Continuing the brucellosis prevalence example (above) being seropositive to brucellosis is likely to cluster within herds. Otte and Gumm (1997) cite the intracluster correlation coefficient for Brucella abortus in cattle to be in the order of 0.09. Adjust your sample size of 545 cows to account for lack of independence in the data, i.e., clustering at the herd level.

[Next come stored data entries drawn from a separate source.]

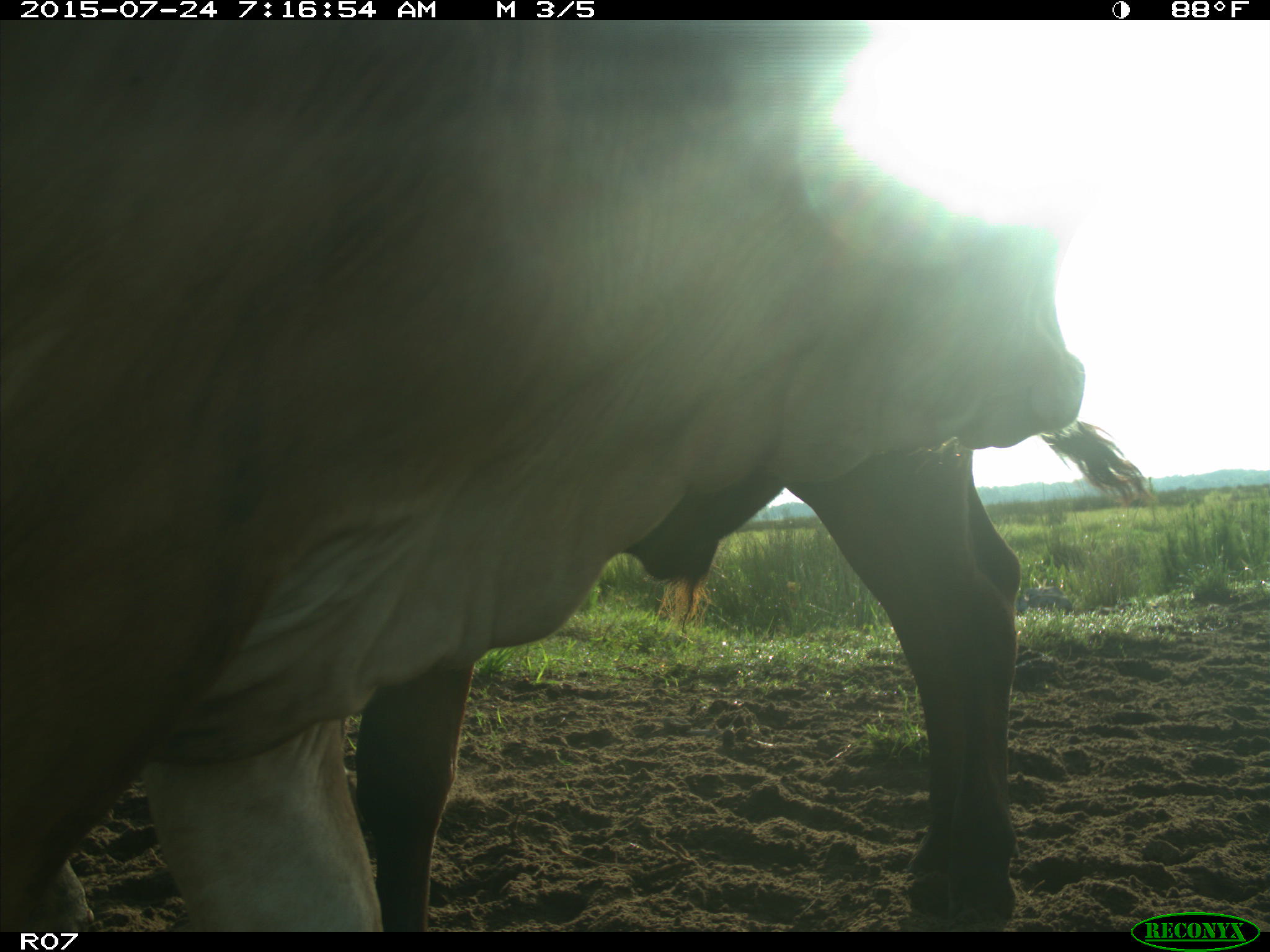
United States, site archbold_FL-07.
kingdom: Animalia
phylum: Chordata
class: Mammalia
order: Artiodactyla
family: Bovidae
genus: Bos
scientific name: Bos taurus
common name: domestic cow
Bos taurus (domestic cow).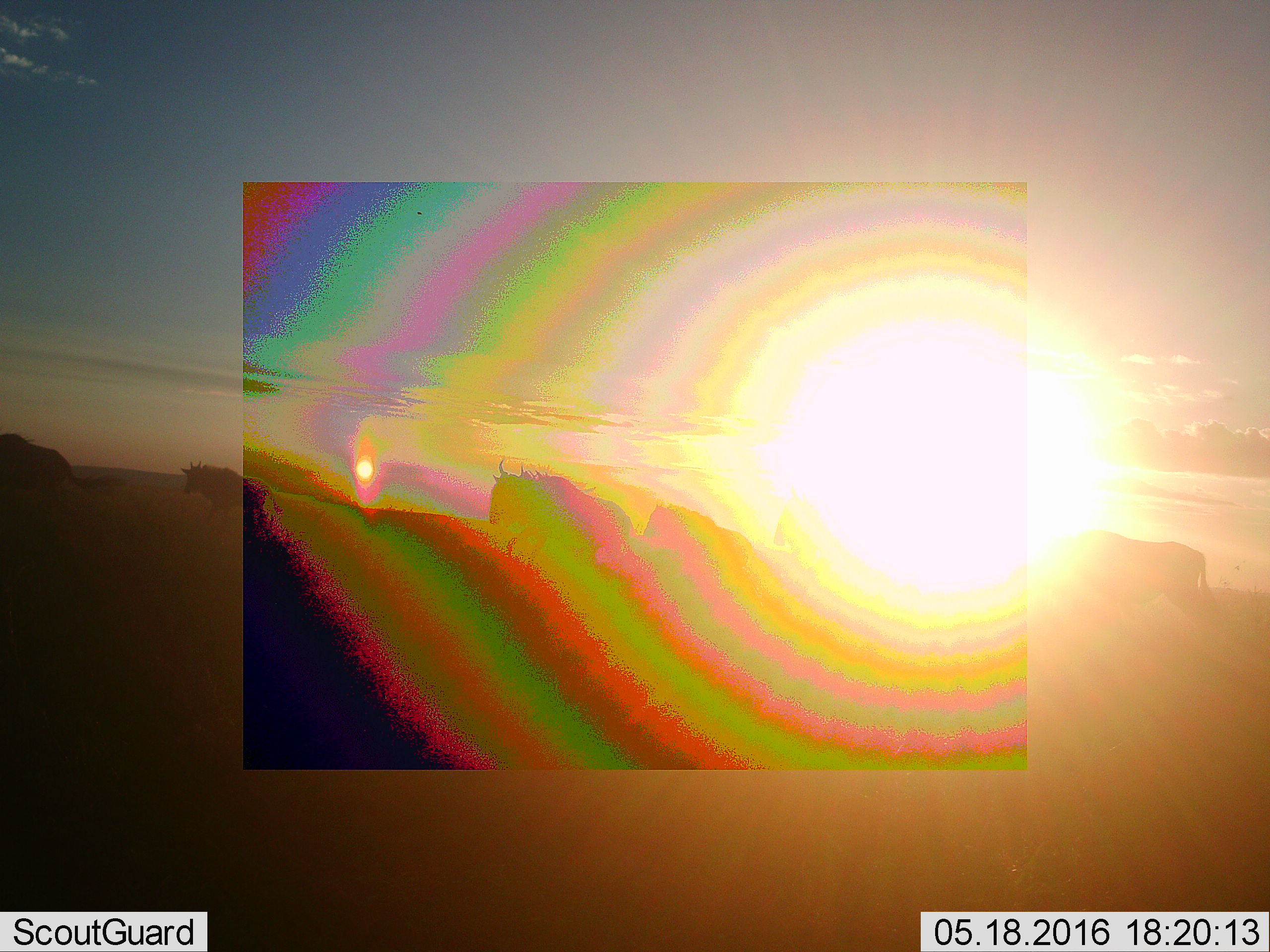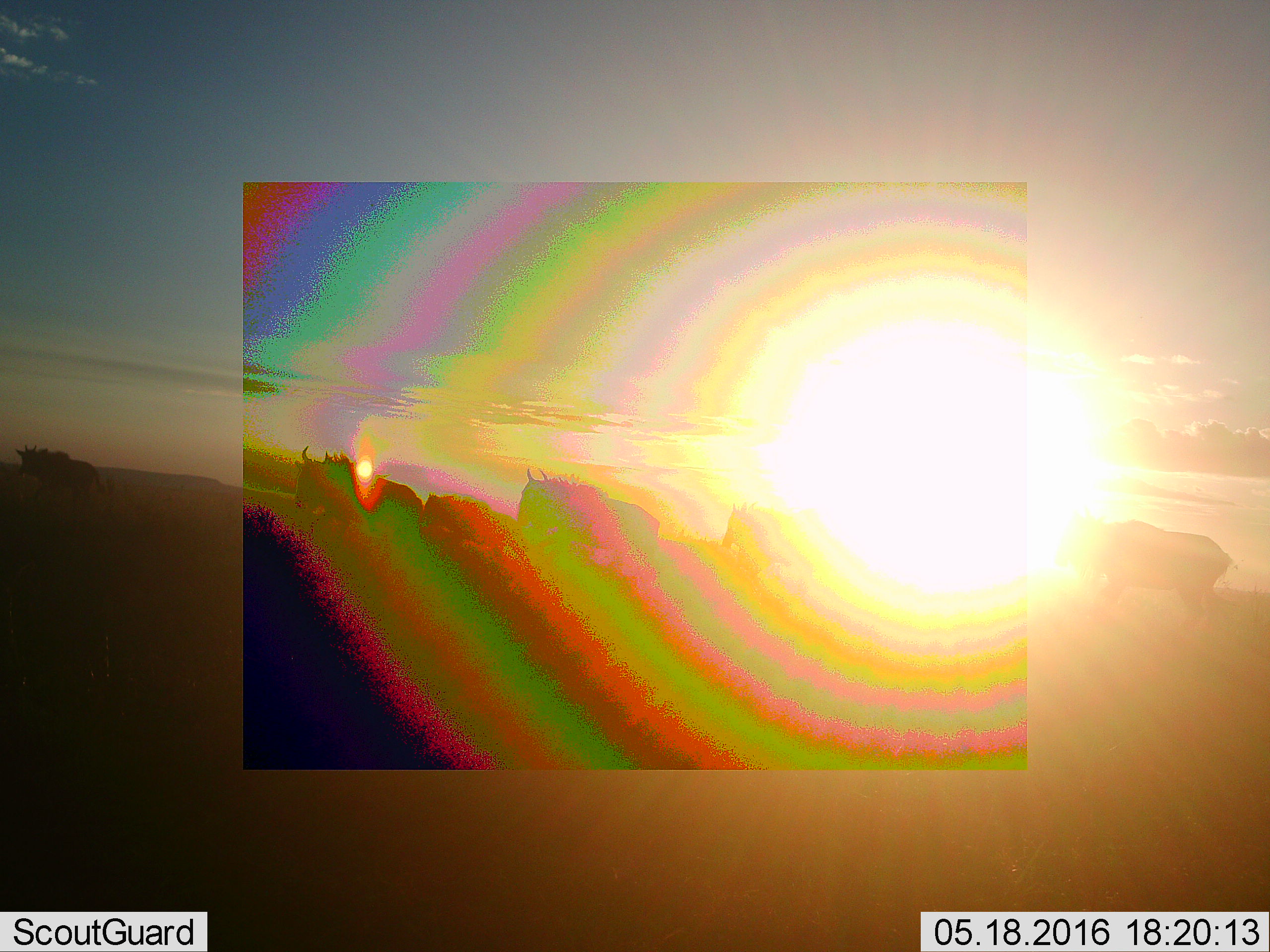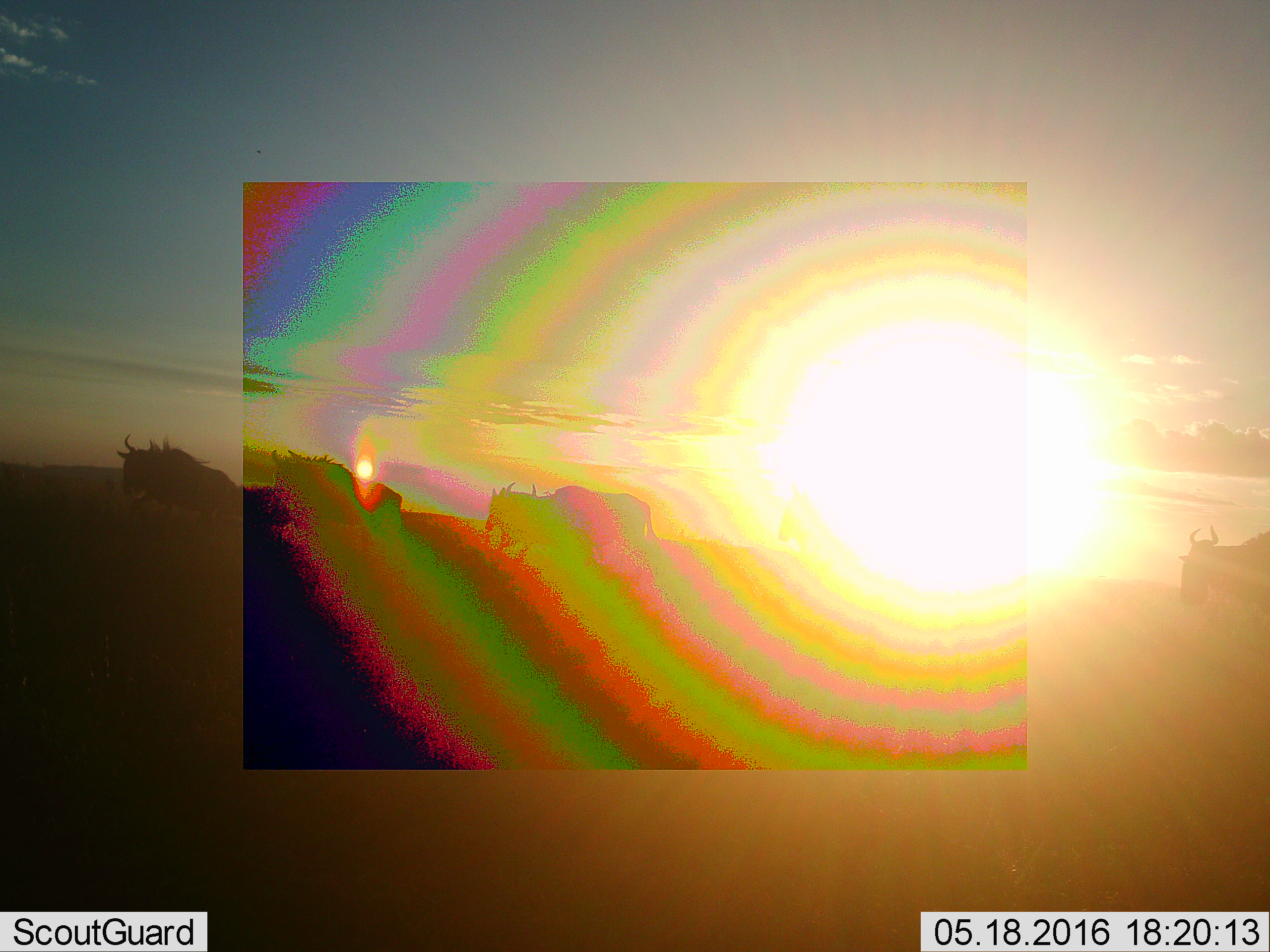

Assume that b = 10 animals will be sampled per herd:

n.crude <- epi.sssimpleestb(N = NA, Py = 0.15, epsilon = 0.20,
   error = "relative", se = 1, sp = 1, nfractional = FALSE, conf.level = 0.95)
n.crude
#> [1] 545

rho <- 0.09; b <- 10
D <- rho * (b - 1) + 1; D
#> [1] 1.81

n.adj <- ceiling(n.crude * D)
n.adj
#> [1] 987

# Similar to the example above, we can do all of these calculations using epi.ssclus2estb:
epi.ssclus2estb(N.psu = NA, b = 10, Py = 0.15, epsilon = 0.20, error = "relative", 
   rho = 0.09, nfractional = FALSE, conf.level = 0.95)
#> $n.psu
#> [1] 99
#> 
#> $n.ssu
#> [1] 986
#> 
#> $DEF
#> [1] 1.81
#> 
#> $rho
#> [1] 0.09

After accounting for clustering at the herd level we estimate that a total of (545 \(\times\) 1.81) = 986 cattle need to be sampled to meet the requirements of the study. If 10 cows are sampled per herd this means that a total of (986 \(\div\) 10) = 99 herds are required.

References

Bennett, S, T Woods, W Liyanage, and D Smith. 1991. “A simplified general method for cluster-sample surveys of health in developing countries.” World Health Statistics Quarterly 44: 98–106.

Otte, JM, and ID Gumm. 1997. “Intra-cluster correlation coefficients of 20 infections calculated from the results of cluster-sample surveys.” Preventive Veterinary Medicine 31: 147–50.

Stevenson, MA. 2021. “Sample size estimation in veterinary epidemiological research.” Journal Article. Frontiers in Veterinary Science 7: 539573.